Duxbury Gray vs Just Walnut
Duxbury Gray (Benjamin Moore) and Just Walnut (Dulux) come from different manufacturers. Hue-wise, Duxbury Gray belongs to the grey family and Just Walnut to the beige-greige family. The 48-point LRV gap — 72 for Just Walnut vs 24 for Duxbury Gray — means Just Walnut will open up a space more effectively. Where Duxbury Gray leans green, Just Walnut reads warm — a distinction that shifts noticeably depending on the light source and surrounding finishes. A ΔE of 32.6 puts these firmly in different territory — two distinct design choices rather than close alternatives. Below you'll find 6 real-room photo comparisons where both colors appear side by side, plus 5 simulated room previews.
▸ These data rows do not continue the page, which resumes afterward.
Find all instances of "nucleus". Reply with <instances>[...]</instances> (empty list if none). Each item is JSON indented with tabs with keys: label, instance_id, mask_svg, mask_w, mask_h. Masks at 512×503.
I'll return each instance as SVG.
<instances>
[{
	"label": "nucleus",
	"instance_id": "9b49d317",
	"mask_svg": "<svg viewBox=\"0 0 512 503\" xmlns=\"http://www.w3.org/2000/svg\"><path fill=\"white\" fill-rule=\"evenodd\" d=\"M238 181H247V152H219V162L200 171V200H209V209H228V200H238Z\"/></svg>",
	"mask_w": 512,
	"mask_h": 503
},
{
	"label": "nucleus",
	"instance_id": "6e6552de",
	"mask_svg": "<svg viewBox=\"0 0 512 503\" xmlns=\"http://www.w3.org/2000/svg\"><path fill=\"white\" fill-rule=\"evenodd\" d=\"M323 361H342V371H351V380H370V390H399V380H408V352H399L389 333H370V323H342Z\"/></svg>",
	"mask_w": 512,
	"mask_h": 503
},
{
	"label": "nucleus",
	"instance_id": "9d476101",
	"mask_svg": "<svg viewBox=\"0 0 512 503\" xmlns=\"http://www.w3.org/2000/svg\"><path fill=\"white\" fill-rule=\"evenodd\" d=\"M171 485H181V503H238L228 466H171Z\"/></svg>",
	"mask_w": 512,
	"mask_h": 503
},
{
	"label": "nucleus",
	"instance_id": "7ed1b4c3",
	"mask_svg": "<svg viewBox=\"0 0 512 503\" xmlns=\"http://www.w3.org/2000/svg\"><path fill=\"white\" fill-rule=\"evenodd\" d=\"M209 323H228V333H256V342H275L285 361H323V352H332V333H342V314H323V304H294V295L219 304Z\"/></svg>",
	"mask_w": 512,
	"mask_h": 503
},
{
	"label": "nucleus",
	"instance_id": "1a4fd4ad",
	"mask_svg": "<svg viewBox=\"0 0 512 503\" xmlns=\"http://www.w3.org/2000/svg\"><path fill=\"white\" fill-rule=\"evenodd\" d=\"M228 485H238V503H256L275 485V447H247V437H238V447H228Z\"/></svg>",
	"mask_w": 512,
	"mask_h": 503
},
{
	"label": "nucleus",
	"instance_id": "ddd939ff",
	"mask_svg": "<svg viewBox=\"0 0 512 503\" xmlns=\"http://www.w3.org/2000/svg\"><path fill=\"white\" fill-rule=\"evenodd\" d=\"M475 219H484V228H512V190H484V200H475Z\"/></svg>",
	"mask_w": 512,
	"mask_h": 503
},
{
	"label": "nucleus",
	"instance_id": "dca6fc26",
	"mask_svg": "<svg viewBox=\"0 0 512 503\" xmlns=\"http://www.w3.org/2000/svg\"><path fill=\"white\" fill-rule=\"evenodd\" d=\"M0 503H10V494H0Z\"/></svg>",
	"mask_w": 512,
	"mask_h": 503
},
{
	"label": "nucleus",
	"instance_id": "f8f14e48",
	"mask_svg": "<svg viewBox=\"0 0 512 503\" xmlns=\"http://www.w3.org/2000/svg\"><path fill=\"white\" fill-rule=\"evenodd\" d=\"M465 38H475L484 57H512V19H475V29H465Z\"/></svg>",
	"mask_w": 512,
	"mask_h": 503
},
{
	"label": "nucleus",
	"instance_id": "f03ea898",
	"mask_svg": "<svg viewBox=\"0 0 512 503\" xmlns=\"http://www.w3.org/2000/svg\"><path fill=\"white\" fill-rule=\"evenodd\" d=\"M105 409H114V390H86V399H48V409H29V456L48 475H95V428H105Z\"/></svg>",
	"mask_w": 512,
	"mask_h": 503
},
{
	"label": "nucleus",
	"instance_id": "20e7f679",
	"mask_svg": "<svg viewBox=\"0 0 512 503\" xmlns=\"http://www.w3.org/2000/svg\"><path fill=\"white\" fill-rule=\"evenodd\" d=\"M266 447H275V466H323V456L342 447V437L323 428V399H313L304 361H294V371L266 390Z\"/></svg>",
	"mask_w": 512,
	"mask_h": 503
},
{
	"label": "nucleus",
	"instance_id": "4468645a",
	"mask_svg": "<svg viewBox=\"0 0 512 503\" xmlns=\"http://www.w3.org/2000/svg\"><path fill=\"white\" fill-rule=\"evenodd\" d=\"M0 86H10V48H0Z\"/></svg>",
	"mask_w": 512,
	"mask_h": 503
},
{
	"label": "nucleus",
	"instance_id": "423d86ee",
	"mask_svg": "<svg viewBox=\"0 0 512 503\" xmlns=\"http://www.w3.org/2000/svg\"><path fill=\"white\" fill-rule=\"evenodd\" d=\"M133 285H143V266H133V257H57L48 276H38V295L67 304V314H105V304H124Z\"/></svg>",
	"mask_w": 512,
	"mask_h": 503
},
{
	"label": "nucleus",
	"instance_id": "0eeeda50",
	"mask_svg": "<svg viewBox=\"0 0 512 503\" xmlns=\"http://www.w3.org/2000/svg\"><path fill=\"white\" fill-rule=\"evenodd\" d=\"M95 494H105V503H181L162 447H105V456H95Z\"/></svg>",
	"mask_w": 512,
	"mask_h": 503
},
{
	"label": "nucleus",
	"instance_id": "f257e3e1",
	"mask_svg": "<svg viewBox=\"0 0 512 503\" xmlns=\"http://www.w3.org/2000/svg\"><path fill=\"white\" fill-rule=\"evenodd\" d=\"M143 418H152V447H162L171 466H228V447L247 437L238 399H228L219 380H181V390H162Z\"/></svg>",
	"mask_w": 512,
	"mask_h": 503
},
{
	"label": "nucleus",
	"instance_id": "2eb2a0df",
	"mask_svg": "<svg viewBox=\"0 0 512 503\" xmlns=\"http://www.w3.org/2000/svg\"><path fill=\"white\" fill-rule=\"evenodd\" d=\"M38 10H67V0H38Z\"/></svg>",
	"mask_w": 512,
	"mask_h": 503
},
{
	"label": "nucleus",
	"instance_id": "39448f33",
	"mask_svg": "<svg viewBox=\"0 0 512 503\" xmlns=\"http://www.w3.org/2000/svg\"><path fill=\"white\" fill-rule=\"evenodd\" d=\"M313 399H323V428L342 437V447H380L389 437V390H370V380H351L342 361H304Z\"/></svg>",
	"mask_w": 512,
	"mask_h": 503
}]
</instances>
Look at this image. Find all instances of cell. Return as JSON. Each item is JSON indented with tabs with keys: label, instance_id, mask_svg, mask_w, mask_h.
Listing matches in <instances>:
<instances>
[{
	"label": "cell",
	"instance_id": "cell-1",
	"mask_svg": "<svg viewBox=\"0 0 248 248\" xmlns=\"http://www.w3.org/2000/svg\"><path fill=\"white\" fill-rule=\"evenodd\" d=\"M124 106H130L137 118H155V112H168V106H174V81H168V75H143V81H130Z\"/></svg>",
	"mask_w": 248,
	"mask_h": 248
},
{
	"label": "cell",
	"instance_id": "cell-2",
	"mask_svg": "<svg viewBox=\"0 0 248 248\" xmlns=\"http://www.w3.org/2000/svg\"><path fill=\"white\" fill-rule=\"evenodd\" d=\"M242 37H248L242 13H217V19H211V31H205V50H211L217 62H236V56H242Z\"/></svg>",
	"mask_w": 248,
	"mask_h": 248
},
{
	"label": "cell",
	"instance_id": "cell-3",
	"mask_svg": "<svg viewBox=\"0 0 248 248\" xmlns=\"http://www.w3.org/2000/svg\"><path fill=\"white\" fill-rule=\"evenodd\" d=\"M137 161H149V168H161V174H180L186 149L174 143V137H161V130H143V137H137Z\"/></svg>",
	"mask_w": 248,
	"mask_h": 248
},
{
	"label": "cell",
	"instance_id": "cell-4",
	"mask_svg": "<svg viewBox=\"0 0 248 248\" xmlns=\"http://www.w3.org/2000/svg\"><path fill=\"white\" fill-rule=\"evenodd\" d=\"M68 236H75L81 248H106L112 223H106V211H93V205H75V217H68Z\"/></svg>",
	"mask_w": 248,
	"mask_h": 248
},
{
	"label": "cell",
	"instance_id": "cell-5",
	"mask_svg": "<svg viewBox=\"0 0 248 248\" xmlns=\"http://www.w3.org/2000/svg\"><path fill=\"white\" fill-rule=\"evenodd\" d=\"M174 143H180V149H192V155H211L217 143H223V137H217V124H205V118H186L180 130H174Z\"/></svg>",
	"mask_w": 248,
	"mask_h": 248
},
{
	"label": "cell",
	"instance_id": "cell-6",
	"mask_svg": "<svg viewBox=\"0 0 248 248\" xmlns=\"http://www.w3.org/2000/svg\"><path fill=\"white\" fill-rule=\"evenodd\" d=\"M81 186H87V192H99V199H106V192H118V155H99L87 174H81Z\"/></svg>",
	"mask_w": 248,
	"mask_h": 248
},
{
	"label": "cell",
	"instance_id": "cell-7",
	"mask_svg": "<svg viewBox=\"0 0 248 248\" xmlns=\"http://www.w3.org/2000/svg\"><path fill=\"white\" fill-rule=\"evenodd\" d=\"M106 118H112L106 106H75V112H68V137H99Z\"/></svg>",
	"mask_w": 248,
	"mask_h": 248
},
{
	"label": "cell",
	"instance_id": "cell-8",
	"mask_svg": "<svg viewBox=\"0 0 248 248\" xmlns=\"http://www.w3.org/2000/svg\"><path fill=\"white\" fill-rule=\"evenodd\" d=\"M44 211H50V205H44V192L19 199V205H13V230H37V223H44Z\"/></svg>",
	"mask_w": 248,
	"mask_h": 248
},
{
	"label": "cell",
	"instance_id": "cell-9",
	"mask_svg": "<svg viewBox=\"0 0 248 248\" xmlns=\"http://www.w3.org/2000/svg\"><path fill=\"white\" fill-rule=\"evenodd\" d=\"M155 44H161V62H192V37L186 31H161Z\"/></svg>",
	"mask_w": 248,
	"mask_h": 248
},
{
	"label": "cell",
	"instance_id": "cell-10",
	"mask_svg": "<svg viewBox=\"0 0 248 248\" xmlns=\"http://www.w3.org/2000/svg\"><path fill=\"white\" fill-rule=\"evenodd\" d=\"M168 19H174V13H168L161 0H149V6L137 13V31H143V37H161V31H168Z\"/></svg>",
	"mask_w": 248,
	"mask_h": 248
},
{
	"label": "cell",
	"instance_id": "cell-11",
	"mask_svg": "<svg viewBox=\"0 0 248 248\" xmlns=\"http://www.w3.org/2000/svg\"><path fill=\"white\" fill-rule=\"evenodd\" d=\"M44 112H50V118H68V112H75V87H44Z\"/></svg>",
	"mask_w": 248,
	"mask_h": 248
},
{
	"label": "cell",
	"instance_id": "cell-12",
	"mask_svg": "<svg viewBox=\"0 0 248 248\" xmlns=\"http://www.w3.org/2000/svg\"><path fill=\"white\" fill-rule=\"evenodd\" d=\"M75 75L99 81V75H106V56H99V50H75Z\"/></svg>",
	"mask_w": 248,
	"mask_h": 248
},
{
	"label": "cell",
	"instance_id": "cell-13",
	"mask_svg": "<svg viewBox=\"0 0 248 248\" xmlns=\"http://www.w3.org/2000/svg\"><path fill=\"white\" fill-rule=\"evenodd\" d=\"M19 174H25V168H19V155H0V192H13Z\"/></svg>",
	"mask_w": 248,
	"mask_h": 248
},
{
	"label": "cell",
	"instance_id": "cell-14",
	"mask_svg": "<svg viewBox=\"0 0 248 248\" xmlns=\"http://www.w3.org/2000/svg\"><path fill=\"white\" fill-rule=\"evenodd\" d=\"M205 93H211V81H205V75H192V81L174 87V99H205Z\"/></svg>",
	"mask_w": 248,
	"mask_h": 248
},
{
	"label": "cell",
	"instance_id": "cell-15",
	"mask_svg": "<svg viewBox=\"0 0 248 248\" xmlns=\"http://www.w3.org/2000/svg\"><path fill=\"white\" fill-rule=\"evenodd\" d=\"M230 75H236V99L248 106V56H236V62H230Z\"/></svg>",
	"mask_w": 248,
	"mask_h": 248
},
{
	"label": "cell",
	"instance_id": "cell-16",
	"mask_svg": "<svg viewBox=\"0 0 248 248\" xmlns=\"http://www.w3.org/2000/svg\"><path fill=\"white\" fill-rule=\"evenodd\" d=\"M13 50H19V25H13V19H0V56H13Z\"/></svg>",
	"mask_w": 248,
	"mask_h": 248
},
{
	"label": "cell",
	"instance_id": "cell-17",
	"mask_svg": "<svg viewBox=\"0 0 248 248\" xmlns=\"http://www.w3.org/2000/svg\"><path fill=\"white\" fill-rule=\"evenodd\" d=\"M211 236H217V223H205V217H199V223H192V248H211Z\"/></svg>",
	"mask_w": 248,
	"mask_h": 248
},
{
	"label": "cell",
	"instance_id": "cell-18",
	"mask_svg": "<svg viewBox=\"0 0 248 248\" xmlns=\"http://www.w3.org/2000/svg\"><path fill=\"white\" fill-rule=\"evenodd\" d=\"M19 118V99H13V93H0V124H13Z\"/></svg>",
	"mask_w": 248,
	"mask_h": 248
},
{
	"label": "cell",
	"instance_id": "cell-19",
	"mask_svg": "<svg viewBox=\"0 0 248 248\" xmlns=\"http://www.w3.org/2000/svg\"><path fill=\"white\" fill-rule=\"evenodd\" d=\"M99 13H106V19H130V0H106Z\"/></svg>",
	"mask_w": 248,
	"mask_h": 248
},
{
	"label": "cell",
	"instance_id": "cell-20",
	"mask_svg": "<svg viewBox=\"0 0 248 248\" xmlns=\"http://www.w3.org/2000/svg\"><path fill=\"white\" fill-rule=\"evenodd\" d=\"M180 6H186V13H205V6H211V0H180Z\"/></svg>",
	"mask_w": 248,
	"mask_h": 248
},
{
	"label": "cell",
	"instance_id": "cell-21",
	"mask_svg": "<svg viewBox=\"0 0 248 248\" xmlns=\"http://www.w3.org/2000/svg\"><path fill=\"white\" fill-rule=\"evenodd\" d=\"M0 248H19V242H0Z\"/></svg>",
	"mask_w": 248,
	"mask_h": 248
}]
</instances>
Duxbury Gray vs Just Walnut in Real Spaces
6 real rooms side by side. Seeing Duxbury Gray and Just Walnut in actual rooms makes the difference concrete; browse the spaces below to get a feel for how each color lives on a wall.
Living Room
A living room wall sees more varied light than almost any other surface in the house, which makes the choice between these two more nuanced than a chip suggests. Just Walnut reflects noticeably more light off the walls, making the space read more open than Duxbury Gray.
Bedroom
Bedrooms are typically lit with warmer, lower light than the rest of the house — a condition that flatters warm tones and deepens cool ones. Just Walnut returns significantly more light to the room — in a smaller or darker space, that difference in perceived brightness is hard to miss.
Kitchen
Kitchens often have the harshest, most revealing light in the house — under-cabinet LEDs and overhead fixtures that strip away subtlety. Just Walnut returns significantly more light to the room — in a smaller or darker space, that difference in perceived brightness is hard to miss.
Dining Room
Dining rooms often rely on warm incandescent or candlelight, which flatters warm undertones and mutes cool ones. The LRV gap is large enough that Just Walnut will make the room feel meaningfully brighter than Duxbury Gray would.
Bathroom
Small bathrooms intensify color. A shade that seems quiet in a larger room can feel immersive when you're surrounded by it on four walls. Just Walnut returns significantly more light to the room — in a smaller or darker space, that difference in perceived brightness is hard to miss.
Kitchen Cabinets
Cabinet color is always seen in context — against countertops, backsplash, and hardware — which amplifies undertone differences that might disappear on a plain wall. Just Walnut returns significantly more light to the room — in a smaller or darker space, that difference in perceived brightness is hard to miss.
Color Details
Duxbury Gray vs Just Walnut Simulated Comparison
5 simulated room previews — drag the slider on each to see Duxbury Gray on one side and Just Walnut on the other.
Digital color is approximate. These simulations are generated from the manufacturer's hex values and overlaid on grayscale room photos — your screen's calibration, brightness, and viewing angle all affect how they render. Before committing to either color, test physical samples in your own space under the light you actually live with.
More Duxbury Gray comparisons
See how Duxbury Gray stacks up against other well-photographed colors across different brands and tones.